Tuesday, January 14, 2014

Vogue 1378 or my "Next Generation" pants

This is the closest I will ever get to a Star Fleet uniform, and I love them! They were fun and easy to sew, and fit me perfectly without any alterations whatsoever. 
Vogue 1378, view B
I do not have the proportions that are flattered by wearing leggings or skinny jeans, but the flare at the hem gave me hope that this style would work for me, and I'm generally satisfied with the result.
Need to adjust my camera -- not sure why it's so grainy.
Unfortunately, the pictures are all rather grainy, and the black fabric doesn't help show the fun details.  Outdoor photos would be better, but the weather hasn't been cooperative.
Opening on outside of leg results in a bit of a flare.
Top stitching detail is even more pronounced here.
These slacks can be dressed up or worn with a casual top (I'm wearing it with a long sleeved yoga pullover & moccasins today, all super comfortable).  I will definitely make at least one more pair, maybe six.  
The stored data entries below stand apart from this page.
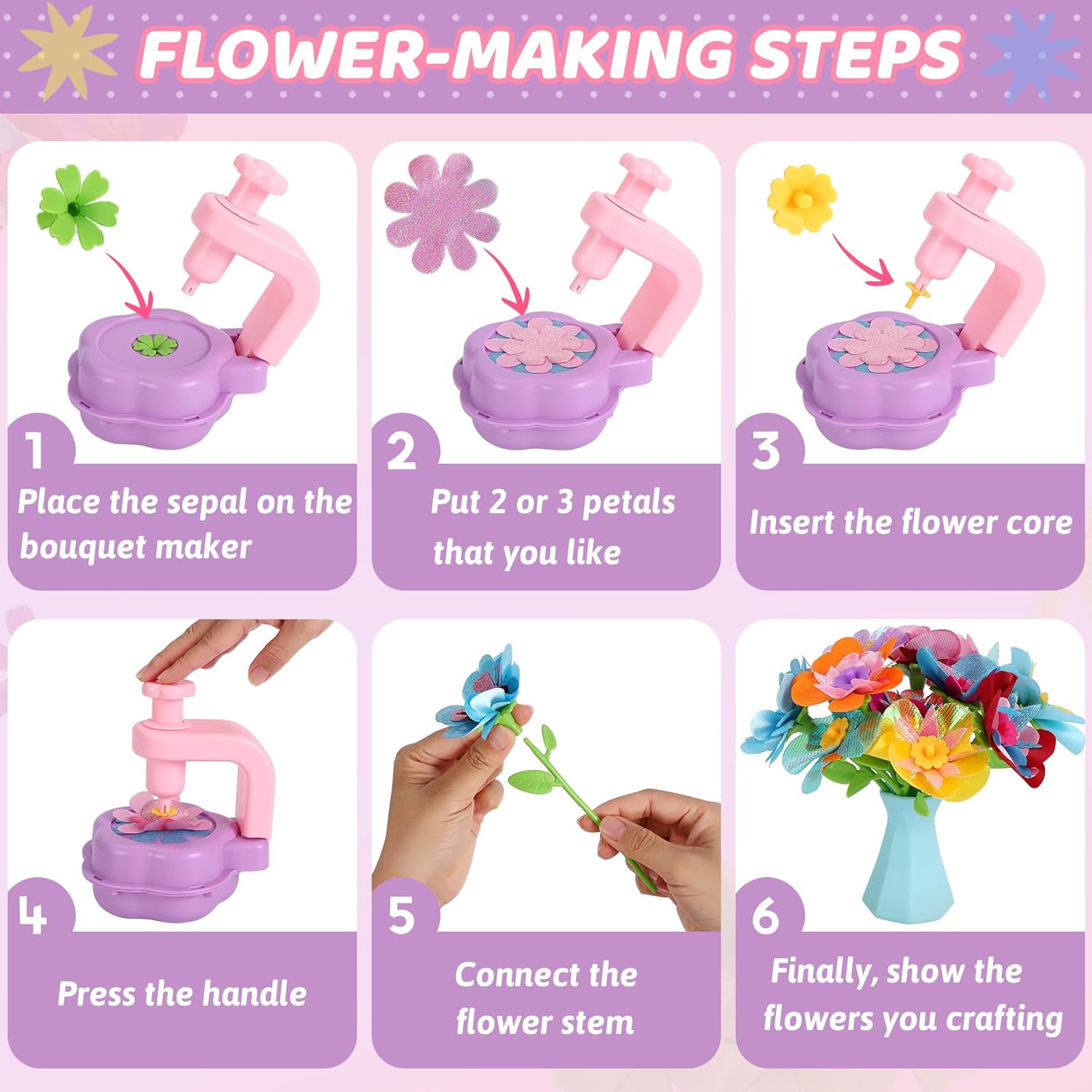 FLOWER-MAKING STEPS

1
Place the sepal on the bouquet maker

2
Put 2 or 3 petals that you like

3
Insert the flower core

4
Press the handle

5
Connect the flower stem

6
Finally, show the flowers you crafting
I used a heavy ponte (poly/rayon/spandex) from Hancock's that comes only in black.  The weight is perfect, and it seems to have more stretch than the ponte fabric in other colors.  I would love to find it in chocolate brown or charcoal or maybe even an olive drab.  No need for a serger, although the two seams that were not lapped, I sewed with a slight zig-zag.

My only gripe with the pattern is that there were no measurements for the finished garment, and no markings for where body landmarks were expected to fall (other than the 1" below waist at the top).  I spent more time fiddling with the tissue, trying to figure out what size to make than I actually spent sewing them.  I finally gave up, and went with Shams' method of going down two sizes from what Vogue's size chart indicated for my body measurements.  I think it worked out fine for me -- any larger, and the pants would bag.  However, if the fabric had any less stretch, I may have to increase some areas.
My attempt to estimate the measurements failed...lucky for me, the pants fit perfectly.

Since there are no side seams, I was worried about how I would handle it if they did not fit.  Luckily, I didn't have to worry about alterations, other than making the elastic at the waist a few inches shorter.  I cut 2" off the bottom when I hemmed, as the pants were a bit to long for my 5'5" frame (I rarely wear heels).

Lapped & Top stitched Seams
















Trimming the seam edges gave me some grief.  Nearly ever seam is lapped, and top stitched at least twice per seam, then fabric is trimmed close to the stitching.  My hand was just not steady enough to cut perfectly, but the black hides most of those issues.  The crazy piecing ends up making some nice design lines in the finished product.
One leg stitched and trimmed before sewing the inseam.